Cornmeal is made from dent corn (i.e., the golden ears of corn most Americans are used to eating during the summer), and is coarsely ground. Polenta is made from flint corn, which has a very starchy center and is what gives it its particular texture even after cooking. Genuine polenta is also milled several times to produce uniformly sized particles. However, if you can't find genuine polenta in your area, coarse ground cornmeal will do just as well. The authentic stuff is well worth seeking out, however. And take a word from Food52 and avoid anything labeled "instant" or "quick-cooking." That means it's been par-cooked, and won't have that wonderful, flowery corn flavor that's such an integral part of polenta.
Polenta is not only delicious, nourishing, and cheap, it's also incredibly versatile. You can serve it soft, like mashed potatoes, or wait for it to firm up, cut it into slices, and grill it. You can bake it as a standalone casserole, topped with caramelized onions, sausage, and sautéed kale. It is a terrific savory dish. It also works as a sweet morning porridge. This stuff is amazing!
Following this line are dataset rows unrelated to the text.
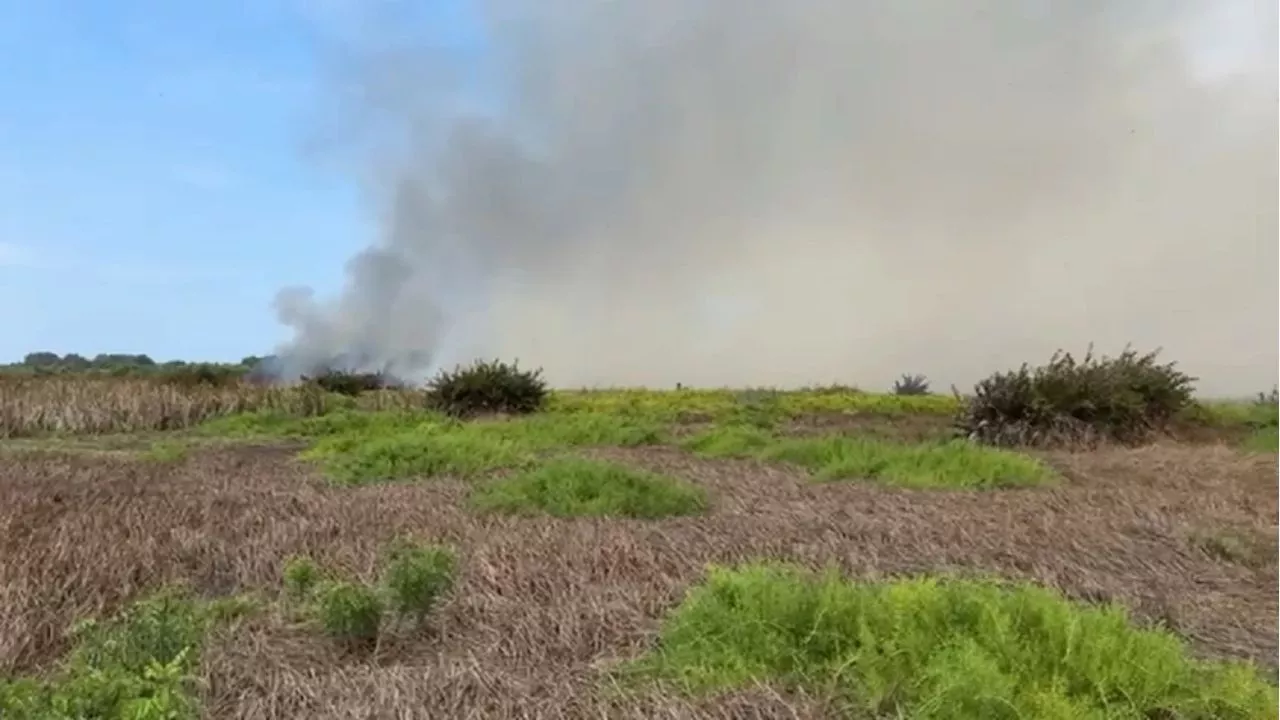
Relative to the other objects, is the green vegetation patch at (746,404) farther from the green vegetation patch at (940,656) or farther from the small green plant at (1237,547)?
the green vegetation patch at (940,656)

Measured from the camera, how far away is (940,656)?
3176 millimetres

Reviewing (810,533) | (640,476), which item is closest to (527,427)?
(640,476)

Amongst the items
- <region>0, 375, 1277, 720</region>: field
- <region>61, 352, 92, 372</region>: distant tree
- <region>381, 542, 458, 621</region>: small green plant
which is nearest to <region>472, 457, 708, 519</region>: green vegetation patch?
<region>0, 375, 1277, 720</region>: field

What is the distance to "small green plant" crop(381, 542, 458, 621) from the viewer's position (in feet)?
13.5

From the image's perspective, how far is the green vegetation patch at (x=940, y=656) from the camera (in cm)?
302

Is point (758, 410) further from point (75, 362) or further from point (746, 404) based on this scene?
point (75, 362)

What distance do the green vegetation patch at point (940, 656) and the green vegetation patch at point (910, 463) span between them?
5195mm

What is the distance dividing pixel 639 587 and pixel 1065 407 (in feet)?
40.2

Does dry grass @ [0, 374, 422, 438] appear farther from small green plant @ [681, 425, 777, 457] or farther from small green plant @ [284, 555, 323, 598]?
small green plant @ [284, 555, 323, 598]

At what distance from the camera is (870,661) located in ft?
10.8

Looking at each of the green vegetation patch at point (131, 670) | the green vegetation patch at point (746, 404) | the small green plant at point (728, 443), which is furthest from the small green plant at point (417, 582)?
the green vegetation patch at point (746, 404)

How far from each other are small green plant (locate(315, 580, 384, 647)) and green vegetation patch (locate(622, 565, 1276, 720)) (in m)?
1.12

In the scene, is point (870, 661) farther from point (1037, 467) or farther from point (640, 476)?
point (1037, 467)

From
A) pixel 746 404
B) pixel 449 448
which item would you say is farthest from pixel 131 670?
pixel 746 404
The one drawback: the cooking time. Making polenta that has the requisite creamy, melt-in-your-mouth taste demands lots of time standing over the stove cooking the stuff over low heat and stirring, stirring, stirring for 30 to 40 minutes—basically, until you think your arm is going to fall off. You can also bake it, but that process can take up to an hour (although you're only stirring for the first few minutes of it, thankfully).
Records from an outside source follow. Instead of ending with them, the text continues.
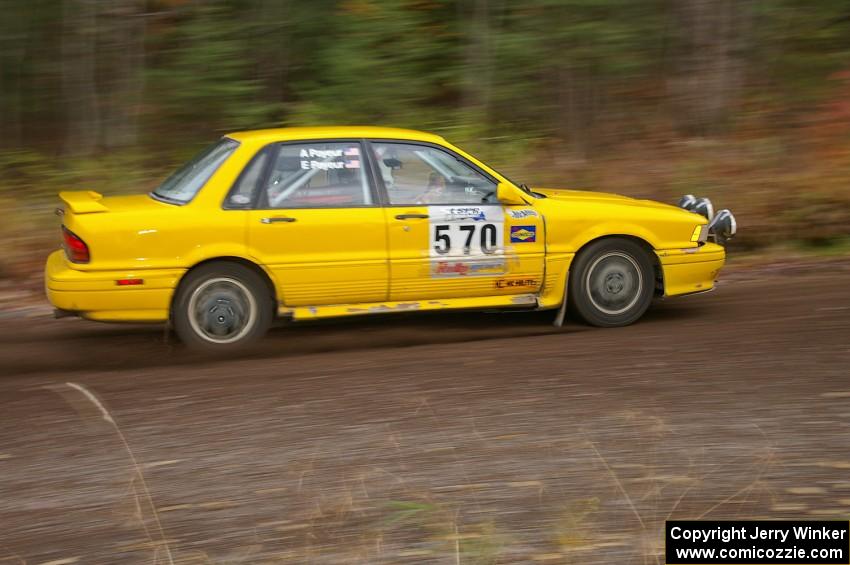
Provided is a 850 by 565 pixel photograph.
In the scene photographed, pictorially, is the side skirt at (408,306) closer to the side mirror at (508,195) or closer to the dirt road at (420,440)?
the dirt road at (420,440)

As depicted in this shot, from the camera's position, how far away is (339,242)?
284 inches

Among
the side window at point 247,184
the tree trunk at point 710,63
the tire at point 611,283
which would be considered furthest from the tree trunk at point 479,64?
the side window at point 247,184

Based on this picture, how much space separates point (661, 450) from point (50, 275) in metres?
4.43

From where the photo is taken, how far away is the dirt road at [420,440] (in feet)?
13.7

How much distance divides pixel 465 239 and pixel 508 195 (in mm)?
450

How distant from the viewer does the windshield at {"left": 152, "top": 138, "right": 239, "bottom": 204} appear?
7.20 m

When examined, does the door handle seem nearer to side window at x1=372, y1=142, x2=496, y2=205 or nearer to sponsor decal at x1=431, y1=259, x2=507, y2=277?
side window at x1=372, y1=142, x2=496, y2=205

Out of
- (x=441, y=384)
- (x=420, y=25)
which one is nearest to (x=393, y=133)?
(x=441, y=384)

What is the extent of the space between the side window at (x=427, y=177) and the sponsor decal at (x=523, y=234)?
31cm

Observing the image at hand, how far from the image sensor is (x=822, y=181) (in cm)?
1138

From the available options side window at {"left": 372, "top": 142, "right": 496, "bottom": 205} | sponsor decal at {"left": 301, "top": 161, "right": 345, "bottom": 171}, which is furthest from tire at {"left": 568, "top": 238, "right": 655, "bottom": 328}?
sponsor decal at {"left": 301, "top": 161, "right": 345, "bottom": 171}

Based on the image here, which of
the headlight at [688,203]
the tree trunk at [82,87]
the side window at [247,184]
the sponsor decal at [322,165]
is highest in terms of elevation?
the tree trunk at [82,87]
Polenta's pitfalls are threefold if you don't cook it properly. First, you can end up with what The Joy of Cooking calls a "raw" taste, and it's true: biting into a spoonful of undercooked polenta can make you feel like a chicken scratching for feed. Not a pleasant experience. Next is the texture: polenta can retain a gritty feel that seems like it's cutting up your mouth if it's not well done. And finally, there is the stirring: neglect to keep that wooden spoon moving, and you end up with lumpy, clotted polenta.
Thankfully, there is a way to avoid all these pitfalls and cut down the cooking time of polenta by as much as half, and it's as easy as can be: simply soak the cornmeal overnight in your fridge. David Chang, in his Momofuku cookbook, recommends it, as does cookbook author and former Chez Panisse pastry chef David Leibovitz. That means 30 minutes of standing over your stovetop and stirring is now a miraculous 15.
Anson Mills says the process of soaking polenta softens the grains and helps them hold their shape better, since introducing polenta into hot water can traumatize the grains and make the texture tough and gritty. If I was making breakfast polenta, I might add a little milk to the water since the lactic acid would soften the grains a bit more.